Satiremodus: Da fällt mir nur der Spruch ein: "Glaube nur der Statistik, die du selbst gefälscht hast." ;-)
Viele Grüße,
Klemens
Am: 26.07.2026 23:50:07
Gelesen: 840
# 27
Wenn ich nicht eBay aufmachen und einen vergleichbaren Beleg sofort kaufen kann, ist es für mich selten - denn die Beschaffung erfordert dann einigen Zeitaufwand. Wenn ich selbst auf einer Briefmarkenmesse ewig nach so einem Beleg suchen muss oder gar nicht finde, ist es für mich sehr selten und der Beschaffungsaufwand potenziert sich. Das bedeutet dann in der Regel, monatelang tausende, wenn nicht zehntausende neue eBay-Auktionen anzuschauen in der Hoffnung, so etwas zu finden. Denn für klassische Briefmarkenauktionshäuser ist der Beleg wieder nicht selten/teuer genug, um einzeln angeboten zu werden.

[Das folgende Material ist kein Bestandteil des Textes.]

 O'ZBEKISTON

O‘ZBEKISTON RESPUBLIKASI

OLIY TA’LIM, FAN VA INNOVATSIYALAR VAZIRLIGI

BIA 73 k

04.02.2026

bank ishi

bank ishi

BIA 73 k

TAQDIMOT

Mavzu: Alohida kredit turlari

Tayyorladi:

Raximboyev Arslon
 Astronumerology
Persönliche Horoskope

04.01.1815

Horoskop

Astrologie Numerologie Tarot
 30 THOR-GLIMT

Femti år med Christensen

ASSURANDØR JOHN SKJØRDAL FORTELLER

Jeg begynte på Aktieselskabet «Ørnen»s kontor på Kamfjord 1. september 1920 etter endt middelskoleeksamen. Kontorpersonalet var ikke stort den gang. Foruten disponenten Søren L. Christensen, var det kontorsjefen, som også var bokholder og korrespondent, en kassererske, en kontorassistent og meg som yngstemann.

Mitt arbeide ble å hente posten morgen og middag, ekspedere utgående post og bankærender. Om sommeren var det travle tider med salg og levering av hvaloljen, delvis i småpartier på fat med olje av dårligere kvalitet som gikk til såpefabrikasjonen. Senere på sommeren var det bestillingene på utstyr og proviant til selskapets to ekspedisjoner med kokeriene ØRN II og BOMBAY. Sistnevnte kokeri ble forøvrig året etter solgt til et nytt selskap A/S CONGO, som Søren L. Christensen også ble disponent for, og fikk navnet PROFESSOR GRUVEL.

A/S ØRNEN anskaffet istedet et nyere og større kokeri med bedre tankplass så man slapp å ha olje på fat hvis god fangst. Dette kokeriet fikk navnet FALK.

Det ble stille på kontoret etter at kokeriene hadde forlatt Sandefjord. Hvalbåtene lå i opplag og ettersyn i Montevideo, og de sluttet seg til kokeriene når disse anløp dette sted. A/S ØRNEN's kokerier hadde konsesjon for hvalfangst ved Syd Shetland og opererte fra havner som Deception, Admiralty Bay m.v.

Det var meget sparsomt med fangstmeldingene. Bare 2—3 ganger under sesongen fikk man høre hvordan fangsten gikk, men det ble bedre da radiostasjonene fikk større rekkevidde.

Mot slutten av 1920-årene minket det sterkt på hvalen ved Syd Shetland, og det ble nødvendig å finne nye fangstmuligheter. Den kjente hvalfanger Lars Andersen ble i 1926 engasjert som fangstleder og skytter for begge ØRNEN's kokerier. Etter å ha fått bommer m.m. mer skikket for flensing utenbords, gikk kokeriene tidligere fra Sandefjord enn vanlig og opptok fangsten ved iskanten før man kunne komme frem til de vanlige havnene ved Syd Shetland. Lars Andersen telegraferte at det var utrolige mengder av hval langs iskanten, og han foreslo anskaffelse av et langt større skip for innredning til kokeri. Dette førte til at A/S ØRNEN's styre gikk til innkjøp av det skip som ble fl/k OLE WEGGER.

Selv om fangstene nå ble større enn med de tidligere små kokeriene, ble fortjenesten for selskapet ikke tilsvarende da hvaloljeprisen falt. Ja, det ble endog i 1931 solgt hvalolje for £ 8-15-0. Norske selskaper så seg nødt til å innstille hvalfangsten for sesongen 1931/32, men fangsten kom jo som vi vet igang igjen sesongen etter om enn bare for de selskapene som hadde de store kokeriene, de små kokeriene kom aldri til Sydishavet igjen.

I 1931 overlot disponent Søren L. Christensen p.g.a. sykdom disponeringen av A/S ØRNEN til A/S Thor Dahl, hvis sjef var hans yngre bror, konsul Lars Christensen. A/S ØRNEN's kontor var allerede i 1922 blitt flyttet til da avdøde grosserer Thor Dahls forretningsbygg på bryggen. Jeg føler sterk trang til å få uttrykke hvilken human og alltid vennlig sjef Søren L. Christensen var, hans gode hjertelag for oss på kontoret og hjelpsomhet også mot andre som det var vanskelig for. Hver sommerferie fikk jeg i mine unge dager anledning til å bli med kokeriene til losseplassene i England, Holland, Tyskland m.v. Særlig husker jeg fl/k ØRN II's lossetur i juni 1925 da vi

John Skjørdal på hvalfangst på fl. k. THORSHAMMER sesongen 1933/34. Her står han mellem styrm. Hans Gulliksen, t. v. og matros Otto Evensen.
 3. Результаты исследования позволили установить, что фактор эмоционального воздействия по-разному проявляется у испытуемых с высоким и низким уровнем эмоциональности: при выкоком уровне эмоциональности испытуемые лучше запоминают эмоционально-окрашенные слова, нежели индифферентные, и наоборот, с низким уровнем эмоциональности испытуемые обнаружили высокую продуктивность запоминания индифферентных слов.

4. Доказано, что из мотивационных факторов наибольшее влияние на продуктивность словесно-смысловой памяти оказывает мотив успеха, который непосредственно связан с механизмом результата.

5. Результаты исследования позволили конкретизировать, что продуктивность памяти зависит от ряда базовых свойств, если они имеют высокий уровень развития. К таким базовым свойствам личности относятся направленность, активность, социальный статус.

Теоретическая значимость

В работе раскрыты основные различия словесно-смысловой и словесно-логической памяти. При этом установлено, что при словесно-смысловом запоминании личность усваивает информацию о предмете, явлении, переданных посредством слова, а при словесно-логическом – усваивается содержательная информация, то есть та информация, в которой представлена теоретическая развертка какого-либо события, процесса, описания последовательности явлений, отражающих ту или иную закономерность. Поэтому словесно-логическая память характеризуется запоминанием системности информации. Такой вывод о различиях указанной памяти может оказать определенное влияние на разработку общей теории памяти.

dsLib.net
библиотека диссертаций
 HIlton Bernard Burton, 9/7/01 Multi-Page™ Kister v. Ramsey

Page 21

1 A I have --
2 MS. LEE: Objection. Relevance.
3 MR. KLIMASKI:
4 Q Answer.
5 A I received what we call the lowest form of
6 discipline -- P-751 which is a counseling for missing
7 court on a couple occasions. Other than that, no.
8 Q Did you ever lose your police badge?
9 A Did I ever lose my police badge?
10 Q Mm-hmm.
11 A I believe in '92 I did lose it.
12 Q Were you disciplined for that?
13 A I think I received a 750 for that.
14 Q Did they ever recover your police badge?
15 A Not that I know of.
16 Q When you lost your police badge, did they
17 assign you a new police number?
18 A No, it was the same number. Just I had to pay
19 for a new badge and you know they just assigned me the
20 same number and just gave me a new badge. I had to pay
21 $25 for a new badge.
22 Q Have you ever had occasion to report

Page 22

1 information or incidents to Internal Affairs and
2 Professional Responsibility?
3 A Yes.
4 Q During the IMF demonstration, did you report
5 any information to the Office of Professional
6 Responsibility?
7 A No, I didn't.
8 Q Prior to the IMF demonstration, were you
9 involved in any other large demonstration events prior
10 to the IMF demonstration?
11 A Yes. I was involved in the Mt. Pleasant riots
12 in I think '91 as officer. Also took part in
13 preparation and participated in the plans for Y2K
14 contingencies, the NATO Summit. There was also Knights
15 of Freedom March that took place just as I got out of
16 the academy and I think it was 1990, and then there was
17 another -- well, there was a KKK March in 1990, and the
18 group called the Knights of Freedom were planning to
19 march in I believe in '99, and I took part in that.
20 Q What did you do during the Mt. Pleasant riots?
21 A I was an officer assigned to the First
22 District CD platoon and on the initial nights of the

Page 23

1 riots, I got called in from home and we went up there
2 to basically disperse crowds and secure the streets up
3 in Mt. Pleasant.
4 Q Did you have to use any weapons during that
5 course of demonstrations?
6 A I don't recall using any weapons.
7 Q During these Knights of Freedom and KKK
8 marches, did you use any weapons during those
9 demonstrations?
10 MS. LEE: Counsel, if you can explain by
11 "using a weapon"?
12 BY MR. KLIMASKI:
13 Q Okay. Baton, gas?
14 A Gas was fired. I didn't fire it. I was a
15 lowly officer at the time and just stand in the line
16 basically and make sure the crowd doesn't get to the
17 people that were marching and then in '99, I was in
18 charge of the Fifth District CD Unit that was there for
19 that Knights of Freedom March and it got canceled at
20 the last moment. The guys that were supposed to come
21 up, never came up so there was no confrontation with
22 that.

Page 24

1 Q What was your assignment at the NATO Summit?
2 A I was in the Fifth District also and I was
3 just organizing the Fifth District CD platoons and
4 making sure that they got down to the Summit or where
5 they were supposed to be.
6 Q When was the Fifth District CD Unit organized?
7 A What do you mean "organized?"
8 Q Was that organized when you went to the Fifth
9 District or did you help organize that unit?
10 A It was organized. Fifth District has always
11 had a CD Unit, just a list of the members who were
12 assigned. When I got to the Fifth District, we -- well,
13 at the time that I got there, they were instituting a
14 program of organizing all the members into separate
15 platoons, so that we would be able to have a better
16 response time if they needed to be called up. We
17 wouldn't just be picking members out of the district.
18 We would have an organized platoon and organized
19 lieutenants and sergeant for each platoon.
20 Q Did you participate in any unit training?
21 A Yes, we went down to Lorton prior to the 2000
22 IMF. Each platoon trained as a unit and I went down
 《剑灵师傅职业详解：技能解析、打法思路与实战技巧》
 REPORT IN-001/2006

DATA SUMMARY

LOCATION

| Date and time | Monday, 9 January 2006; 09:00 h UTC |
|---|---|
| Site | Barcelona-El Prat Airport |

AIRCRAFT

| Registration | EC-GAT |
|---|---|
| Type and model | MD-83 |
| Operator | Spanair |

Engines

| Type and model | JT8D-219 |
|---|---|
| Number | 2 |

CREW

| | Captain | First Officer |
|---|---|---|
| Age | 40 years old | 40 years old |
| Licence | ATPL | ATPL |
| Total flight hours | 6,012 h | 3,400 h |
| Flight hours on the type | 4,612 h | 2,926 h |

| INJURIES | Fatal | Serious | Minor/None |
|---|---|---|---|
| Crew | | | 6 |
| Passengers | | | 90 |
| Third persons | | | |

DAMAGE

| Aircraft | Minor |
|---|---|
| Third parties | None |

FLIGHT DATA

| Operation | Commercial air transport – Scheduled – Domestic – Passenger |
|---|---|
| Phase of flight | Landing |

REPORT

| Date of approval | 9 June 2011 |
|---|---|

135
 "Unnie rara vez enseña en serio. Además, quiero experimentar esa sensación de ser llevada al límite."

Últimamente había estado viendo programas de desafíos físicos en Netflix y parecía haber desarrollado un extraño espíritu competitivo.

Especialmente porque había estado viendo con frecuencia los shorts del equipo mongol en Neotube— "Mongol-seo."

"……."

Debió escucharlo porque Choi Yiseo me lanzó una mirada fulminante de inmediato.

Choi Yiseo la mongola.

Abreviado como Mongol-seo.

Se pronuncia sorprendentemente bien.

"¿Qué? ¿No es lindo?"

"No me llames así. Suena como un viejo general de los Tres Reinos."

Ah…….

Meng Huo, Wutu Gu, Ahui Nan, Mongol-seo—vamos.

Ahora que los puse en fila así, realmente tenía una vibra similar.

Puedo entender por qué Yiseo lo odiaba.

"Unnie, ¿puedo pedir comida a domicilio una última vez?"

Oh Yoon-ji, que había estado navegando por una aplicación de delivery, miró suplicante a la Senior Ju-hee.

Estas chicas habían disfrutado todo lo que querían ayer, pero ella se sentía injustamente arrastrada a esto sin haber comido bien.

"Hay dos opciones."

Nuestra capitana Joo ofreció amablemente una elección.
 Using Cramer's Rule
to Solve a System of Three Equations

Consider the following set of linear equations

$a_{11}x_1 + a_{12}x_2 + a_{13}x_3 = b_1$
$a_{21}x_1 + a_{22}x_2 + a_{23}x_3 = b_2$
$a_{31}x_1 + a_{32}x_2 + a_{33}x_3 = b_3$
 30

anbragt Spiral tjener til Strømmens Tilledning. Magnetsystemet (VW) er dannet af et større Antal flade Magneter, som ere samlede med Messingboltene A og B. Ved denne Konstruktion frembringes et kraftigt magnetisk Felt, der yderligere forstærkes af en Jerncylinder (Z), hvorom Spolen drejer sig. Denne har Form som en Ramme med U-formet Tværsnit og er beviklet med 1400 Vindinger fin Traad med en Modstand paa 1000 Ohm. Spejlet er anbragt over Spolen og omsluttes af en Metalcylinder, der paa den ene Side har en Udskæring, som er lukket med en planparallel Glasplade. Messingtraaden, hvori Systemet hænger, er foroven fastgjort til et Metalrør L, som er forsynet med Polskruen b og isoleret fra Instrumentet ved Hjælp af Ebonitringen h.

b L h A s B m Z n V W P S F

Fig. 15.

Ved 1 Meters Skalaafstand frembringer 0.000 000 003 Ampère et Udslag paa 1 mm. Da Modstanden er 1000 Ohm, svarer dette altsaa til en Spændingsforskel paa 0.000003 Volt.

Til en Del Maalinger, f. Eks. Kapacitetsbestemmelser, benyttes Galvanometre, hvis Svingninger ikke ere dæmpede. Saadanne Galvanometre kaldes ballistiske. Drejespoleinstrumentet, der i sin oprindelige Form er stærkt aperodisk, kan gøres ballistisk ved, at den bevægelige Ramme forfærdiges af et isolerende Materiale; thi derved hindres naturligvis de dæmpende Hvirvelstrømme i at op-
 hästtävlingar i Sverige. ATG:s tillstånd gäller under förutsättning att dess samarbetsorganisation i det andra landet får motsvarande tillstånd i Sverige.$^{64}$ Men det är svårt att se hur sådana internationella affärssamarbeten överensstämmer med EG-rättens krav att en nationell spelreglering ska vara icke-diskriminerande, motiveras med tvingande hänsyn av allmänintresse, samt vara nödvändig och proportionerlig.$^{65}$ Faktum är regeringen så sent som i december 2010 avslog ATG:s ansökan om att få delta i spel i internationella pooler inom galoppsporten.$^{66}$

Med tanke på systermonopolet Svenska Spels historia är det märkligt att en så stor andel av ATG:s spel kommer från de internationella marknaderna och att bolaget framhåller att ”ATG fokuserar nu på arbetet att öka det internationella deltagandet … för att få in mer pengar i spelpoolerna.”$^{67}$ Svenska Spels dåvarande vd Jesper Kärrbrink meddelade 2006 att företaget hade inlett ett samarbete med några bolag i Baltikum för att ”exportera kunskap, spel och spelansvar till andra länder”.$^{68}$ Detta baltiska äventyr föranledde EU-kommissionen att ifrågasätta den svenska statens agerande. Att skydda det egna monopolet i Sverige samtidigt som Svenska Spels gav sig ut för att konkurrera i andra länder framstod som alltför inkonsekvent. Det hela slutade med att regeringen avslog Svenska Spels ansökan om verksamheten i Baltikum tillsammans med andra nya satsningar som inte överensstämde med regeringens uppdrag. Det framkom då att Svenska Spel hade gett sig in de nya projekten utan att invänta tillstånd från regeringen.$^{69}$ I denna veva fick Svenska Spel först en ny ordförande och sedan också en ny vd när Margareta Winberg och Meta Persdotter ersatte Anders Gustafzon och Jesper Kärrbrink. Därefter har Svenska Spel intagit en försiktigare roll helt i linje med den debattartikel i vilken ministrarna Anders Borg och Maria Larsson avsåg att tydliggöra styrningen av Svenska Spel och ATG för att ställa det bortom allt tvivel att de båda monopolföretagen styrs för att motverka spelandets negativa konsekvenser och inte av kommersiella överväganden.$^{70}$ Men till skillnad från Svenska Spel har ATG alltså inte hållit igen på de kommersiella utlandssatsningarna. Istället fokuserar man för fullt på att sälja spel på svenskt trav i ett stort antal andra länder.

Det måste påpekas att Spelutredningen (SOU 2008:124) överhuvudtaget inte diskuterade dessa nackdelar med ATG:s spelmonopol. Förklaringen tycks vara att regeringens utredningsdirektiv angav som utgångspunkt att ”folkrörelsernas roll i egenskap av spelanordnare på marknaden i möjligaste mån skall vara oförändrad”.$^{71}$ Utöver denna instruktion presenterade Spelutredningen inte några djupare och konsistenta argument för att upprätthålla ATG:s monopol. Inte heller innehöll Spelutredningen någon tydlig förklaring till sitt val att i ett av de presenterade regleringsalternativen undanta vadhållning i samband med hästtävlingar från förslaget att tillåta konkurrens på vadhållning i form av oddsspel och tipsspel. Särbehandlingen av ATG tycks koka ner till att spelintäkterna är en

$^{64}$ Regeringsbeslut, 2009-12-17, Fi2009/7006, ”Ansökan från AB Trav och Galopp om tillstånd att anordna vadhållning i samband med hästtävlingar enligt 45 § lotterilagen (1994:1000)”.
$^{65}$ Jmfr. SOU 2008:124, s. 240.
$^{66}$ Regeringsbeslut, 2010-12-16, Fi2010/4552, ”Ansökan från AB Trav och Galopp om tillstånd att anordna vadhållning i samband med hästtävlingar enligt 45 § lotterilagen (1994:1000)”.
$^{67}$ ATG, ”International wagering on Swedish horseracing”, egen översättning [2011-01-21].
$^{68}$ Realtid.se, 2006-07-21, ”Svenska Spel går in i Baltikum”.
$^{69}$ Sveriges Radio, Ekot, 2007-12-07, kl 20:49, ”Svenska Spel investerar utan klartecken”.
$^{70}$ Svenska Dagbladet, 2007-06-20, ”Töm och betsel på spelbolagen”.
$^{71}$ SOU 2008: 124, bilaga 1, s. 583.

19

Ich denke, den gezeigten Beleg fände ich in Ulm nicht so schnell. Aber vermutlich hätte ihn mindestens ein Händler.
Am: 28.07.2026 21:30:56
Gelesen: 643
# 28
@ cilderich [#23]
Hallo,
Ich habe gerade bei ebay recherchiert und den Beleg zufällig gefunden. Der Beleg wechselte für 4,50 € den Besitzer. Es kamen noch 1,10 € Versandkosten hinzu.
Meine Aufzeichnungen aus den letzten 10 Jahren verzeichnen auch Preise zwischen 4 € und 9 €.
Ich bin nach wie vor der Meinung, dass der Beleg nicht sehr selten ist, sondern eher "nicht häufig".
Aber auch Preise sind natürlich nur subjektive Merkmale für die Seltenheit.
@ TeeKay [#27]
Wenn ich nicht eBay aufmachen und einen vergleichbaren Beleg sofort kaufen kann, ist es für mich selten - da tendiere ich eher zu "nicht häufig"
Wenn ich selbst auf einer Briefmarkenmesse ewig nach so einem Beleg suchen muss oder gar nicht finde, ist es für mich sehr selten - da tendiere ich zu "selten".